There are 1 partitions in the voter_df DataFrame.

+----------+--------------------+-------------------+------+
|      DATE|               TITLE|         VOTER_NAME|ROW_ID|
+----------+--------------------+-------------------+------+
|2018-01-20|       Councilmember|      Mark  Clayton| 44624|
|2018-01-20|       Councilmember|     Tennell Atkins| 44623|
|2018-01-20|       Councilmember|       Kevin Felder| 44622|
|2018-01-20|       Councilmember|       Omar Narvaez| 44621|
|2018-01-20|       Councilmember|Rickey D.  Callahan| 44620|
|2018-01-20|              Vacant|               null| 44619|
|2018-01-20|       Mayor Pro Tem|      Casey  Thomas| 44618|
|2018-01-20|Deputy Mayor Pro Tem|       Adam Medrano| 44617|
|2018-01-20|               Mayor|Michael S. Rawlings| 44616|
|2018-01-20|       Councilmember|Philip T.  Kingston| 44615|
+----------+--------------------+-------------------+------+
only showing top 10 rows



## More ID tricks

In [24]:
# Determine the highest ROW_ID and save it in previous_max_ID
previous_max_ID = voter_df.select('ROW_ID').rdd.max()[0]

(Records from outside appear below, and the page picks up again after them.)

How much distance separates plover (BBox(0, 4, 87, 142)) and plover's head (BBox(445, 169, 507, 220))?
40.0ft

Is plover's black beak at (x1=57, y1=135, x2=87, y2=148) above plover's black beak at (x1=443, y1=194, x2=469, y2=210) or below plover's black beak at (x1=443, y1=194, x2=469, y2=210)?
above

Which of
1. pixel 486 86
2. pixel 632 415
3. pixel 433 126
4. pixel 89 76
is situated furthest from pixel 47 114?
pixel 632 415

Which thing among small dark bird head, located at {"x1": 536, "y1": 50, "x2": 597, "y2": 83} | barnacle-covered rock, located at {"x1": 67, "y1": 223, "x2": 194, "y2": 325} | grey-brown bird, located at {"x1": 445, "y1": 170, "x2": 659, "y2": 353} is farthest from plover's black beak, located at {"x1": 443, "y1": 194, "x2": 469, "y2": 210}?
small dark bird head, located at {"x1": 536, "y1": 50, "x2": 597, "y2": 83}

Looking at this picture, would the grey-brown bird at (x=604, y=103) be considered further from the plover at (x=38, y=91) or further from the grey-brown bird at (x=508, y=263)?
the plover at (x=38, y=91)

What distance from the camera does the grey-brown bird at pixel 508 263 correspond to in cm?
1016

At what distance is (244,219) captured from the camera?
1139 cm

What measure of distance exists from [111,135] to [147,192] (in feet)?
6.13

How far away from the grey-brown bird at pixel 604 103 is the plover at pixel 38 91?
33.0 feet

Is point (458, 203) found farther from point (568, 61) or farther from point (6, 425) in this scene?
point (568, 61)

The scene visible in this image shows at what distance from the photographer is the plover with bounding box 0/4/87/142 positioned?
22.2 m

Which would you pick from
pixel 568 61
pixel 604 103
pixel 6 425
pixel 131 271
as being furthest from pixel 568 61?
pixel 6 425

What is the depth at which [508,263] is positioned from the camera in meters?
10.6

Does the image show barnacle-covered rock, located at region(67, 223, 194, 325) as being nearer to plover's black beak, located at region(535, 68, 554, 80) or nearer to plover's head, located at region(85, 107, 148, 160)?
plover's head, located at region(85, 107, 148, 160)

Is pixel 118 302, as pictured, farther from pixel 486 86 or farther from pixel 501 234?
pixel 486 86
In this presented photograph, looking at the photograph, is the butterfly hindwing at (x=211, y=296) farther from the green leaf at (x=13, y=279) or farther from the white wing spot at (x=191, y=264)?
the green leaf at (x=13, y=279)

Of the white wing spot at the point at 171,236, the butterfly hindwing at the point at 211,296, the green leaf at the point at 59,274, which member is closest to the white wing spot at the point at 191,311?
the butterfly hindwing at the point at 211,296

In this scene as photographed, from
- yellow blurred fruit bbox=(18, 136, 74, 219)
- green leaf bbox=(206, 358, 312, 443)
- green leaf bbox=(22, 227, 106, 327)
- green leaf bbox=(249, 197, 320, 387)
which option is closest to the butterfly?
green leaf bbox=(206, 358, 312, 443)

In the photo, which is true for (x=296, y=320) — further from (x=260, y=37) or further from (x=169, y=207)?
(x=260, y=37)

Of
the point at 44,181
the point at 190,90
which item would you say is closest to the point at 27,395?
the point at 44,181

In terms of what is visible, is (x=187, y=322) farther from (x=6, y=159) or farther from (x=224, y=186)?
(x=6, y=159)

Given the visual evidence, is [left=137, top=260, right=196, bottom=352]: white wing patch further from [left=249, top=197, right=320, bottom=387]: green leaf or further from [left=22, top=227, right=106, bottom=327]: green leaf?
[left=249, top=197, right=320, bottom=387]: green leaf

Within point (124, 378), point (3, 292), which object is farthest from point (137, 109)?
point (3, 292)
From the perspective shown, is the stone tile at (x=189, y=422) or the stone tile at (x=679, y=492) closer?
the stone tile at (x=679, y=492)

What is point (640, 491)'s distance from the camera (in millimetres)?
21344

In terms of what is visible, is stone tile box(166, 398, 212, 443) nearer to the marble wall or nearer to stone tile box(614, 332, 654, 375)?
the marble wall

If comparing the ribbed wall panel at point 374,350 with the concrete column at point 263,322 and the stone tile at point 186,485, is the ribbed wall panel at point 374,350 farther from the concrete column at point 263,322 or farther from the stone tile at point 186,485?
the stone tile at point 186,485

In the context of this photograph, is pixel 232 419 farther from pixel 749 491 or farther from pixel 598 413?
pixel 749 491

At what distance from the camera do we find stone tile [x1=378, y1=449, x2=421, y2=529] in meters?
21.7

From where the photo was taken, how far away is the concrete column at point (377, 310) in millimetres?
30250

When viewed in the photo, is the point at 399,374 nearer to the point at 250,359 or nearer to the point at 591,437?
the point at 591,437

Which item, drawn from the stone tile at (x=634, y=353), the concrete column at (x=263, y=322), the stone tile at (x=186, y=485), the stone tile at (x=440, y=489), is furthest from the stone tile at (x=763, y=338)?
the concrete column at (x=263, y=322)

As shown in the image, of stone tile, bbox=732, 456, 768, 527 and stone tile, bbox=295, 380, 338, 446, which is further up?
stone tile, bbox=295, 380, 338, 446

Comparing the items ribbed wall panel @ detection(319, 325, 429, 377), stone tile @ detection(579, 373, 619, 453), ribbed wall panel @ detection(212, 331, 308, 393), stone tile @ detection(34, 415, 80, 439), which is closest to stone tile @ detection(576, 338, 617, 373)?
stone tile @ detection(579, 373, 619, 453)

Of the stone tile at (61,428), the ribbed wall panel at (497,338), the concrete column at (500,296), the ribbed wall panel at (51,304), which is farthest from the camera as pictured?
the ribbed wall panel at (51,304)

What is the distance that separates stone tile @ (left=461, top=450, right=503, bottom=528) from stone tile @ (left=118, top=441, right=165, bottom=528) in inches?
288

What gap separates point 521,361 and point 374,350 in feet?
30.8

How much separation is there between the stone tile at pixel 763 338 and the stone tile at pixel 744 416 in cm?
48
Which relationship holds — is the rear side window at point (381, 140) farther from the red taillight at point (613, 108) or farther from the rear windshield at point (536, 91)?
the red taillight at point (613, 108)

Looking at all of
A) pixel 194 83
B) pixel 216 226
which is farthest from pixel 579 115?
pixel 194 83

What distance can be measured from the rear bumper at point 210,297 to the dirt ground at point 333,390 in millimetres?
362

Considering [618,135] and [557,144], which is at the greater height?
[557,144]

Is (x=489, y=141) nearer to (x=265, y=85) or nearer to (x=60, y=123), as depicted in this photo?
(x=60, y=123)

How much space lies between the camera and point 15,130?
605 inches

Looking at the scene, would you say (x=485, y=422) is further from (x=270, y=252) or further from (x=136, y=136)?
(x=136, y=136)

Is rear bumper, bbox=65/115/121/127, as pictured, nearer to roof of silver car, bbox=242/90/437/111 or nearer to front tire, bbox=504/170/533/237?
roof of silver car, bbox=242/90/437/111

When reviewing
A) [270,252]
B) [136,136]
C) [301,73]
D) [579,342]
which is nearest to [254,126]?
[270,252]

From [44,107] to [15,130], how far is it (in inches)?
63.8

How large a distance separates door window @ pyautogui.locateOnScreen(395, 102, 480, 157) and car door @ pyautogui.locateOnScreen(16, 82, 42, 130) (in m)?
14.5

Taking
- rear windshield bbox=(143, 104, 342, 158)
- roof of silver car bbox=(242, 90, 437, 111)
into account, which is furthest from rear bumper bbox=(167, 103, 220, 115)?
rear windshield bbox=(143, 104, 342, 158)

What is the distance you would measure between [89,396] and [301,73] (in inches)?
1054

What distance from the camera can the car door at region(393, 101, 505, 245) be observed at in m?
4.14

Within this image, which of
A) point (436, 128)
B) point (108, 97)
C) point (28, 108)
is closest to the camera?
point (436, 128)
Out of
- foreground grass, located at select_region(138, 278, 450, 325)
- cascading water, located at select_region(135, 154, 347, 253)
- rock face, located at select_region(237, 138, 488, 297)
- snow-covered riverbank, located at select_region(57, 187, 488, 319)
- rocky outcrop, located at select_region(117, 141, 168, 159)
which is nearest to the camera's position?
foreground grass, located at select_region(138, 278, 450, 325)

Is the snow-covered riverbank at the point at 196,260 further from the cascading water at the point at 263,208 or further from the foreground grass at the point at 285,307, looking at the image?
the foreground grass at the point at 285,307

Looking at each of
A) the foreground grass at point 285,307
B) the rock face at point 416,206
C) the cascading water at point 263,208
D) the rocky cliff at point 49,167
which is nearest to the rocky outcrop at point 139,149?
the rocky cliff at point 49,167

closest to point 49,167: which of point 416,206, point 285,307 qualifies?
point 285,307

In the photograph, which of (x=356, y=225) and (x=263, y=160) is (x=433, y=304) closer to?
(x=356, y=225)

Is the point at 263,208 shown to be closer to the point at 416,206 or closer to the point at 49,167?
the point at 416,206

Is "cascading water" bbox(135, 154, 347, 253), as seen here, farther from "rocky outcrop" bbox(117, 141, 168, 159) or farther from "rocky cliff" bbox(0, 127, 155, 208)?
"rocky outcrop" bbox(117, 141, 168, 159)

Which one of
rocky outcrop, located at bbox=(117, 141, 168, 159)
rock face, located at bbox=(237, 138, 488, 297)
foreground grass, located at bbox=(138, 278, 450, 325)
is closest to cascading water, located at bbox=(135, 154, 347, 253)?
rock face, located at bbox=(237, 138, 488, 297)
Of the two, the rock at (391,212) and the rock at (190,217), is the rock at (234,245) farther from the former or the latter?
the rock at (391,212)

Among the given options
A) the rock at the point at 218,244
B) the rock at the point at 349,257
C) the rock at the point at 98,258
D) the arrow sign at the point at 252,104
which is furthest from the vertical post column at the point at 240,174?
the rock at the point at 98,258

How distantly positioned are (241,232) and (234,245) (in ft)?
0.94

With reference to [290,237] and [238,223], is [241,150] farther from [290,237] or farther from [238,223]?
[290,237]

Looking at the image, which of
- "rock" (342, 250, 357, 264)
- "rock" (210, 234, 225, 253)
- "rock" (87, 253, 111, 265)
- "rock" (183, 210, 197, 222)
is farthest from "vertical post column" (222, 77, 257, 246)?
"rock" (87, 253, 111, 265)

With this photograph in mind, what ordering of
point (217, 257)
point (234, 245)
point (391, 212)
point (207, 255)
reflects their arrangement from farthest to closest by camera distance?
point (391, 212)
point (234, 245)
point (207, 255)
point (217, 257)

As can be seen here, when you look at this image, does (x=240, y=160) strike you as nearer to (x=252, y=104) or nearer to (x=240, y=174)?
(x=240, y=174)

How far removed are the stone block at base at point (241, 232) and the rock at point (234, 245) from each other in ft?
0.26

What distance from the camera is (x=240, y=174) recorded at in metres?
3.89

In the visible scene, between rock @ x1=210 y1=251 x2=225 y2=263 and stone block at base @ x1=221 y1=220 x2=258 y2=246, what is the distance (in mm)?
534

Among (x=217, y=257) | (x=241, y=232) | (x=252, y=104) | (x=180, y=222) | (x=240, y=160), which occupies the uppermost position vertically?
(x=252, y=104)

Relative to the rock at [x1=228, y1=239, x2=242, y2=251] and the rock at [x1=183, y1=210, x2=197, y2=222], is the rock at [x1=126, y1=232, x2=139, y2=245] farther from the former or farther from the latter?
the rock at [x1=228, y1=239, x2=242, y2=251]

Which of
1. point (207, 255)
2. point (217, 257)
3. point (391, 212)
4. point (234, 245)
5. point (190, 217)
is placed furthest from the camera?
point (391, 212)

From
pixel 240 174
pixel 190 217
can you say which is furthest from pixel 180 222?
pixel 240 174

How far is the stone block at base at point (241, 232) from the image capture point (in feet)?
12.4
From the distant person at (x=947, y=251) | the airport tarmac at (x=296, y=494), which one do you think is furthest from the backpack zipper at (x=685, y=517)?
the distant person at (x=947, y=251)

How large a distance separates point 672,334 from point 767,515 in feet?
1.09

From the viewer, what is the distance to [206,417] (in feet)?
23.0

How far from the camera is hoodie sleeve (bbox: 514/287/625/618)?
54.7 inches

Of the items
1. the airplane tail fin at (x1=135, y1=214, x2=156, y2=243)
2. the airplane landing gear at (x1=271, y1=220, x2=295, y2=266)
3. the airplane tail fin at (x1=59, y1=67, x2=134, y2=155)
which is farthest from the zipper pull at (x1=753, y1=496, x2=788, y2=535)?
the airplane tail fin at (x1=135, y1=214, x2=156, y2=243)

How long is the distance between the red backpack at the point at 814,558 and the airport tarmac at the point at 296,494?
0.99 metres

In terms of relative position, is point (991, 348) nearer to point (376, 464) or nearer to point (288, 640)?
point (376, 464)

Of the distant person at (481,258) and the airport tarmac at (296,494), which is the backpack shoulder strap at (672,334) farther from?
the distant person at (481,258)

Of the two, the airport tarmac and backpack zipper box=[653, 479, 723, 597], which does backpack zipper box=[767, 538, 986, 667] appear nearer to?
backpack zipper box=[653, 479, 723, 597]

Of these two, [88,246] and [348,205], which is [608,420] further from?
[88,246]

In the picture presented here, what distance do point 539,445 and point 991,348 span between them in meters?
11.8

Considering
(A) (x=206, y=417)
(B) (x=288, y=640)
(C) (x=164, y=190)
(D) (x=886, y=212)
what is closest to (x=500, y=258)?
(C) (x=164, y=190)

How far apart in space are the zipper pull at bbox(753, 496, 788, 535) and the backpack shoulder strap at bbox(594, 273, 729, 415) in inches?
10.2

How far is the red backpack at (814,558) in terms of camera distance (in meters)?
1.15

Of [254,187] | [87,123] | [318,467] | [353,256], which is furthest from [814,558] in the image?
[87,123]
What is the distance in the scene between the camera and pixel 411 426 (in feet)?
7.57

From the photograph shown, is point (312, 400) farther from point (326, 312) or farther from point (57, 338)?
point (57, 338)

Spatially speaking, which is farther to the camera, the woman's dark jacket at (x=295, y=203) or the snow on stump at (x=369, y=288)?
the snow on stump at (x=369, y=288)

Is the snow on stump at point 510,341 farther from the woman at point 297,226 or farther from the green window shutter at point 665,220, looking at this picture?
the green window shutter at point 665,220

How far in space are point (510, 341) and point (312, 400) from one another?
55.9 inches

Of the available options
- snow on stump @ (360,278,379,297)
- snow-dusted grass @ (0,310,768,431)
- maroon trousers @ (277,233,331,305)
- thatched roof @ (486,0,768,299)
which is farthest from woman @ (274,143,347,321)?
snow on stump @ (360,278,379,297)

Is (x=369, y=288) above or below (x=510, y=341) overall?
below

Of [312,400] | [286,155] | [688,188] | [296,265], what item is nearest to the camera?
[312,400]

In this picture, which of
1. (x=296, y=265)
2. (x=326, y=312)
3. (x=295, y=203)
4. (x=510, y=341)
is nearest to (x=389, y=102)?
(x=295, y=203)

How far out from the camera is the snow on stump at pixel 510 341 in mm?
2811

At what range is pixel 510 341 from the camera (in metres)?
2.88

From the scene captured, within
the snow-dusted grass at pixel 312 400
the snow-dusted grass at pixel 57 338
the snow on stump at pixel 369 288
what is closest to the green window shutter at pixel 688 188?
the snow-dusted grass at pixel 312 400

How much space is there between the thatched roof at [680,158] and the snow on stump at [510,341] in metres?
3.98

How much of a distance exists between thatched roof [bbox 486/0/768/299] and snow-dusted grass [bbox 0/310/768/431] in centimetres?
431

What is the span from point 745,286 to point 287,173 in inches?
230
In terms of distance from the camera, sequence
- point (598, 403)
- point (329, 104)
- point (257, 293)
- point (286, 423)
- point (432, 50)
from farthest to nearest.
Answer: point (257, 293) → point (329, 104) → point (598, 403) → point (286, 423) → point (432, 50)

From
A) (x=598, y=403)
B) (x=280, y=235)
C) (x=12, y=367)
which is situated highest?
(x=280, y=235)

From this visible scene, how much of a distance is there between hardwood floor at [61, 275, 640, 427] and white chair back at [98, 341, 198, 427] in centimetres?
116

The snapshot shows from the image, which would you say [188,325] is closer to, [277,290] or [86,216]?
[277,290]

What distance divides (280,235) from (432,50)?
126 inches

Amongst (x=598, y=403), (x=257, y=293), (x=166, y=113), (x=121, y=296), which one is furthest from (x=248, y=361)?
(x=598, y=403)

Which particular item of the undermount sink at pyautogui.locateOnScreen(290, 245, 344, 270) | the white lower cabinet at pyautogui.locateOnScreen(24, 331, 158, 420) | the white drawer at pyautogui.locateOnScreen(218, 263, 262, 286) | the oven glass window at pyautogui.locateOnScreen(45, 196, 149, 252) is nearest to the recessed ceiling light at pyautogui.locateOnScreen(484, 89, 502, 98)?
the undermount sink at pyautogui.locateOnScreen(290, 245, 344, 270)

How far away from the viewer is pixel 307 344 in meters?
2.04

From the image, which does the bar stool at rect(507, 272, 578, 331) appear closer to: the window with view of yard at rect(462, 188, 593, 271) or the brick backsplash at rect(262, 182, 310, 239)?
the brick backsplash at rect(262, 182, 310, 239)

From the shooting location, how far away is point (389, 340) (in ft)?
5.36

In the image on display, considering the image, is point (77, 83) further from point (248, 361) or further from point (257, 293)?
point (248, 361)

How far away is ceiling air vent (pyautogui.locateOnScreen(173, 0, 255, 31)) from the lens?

# Add a ROW_ID column to voter_df_april starting at the desired value
voter_df_new = voter_df.withColumn('ROW_ID', F.monotonically_increasing_id() + previous_max_ID)

# Show the ROW_ID from both DataFrames and compare
voter_df.select('ROW_ID').show()
voter_df_new.select('ROW_ID').show()

+------+
|ROW_ID|
+------+
|     0|
|     1|
|     2|
|     3|
|     4|
|     5|
|     6|
|     7|
|     8|
|     9|
|    10|
|    11|
|    12|
|    13|
|    14|
|    15|
|    16|
|    17|
|    18|
|    19|
+------+
only showing top 20 rows

+------+
|ROW_ID|
+------+
| 44624|
| 44625|
| 44626|
| 44627|
| 44628|
| 44629|
| 44630|
| 44631|
| 44632|
| 44633|
| 44634|
| 44635|
| 44636|
| 44637|
| 44638|
| 44639|
| 44640|
| 44641|
| 44642|
| 44643|
+------+
only showing top 20 rows



It's easy to forget that the output of a Spark method can often be modified before being assigned. This provides a lot of power and flexibility, especially when trying to migrate tasks from various technologies. Consider how you could use everything we've learned in this chapter to create a combination ID containing a name, a new ID, and perhaps a conditional value.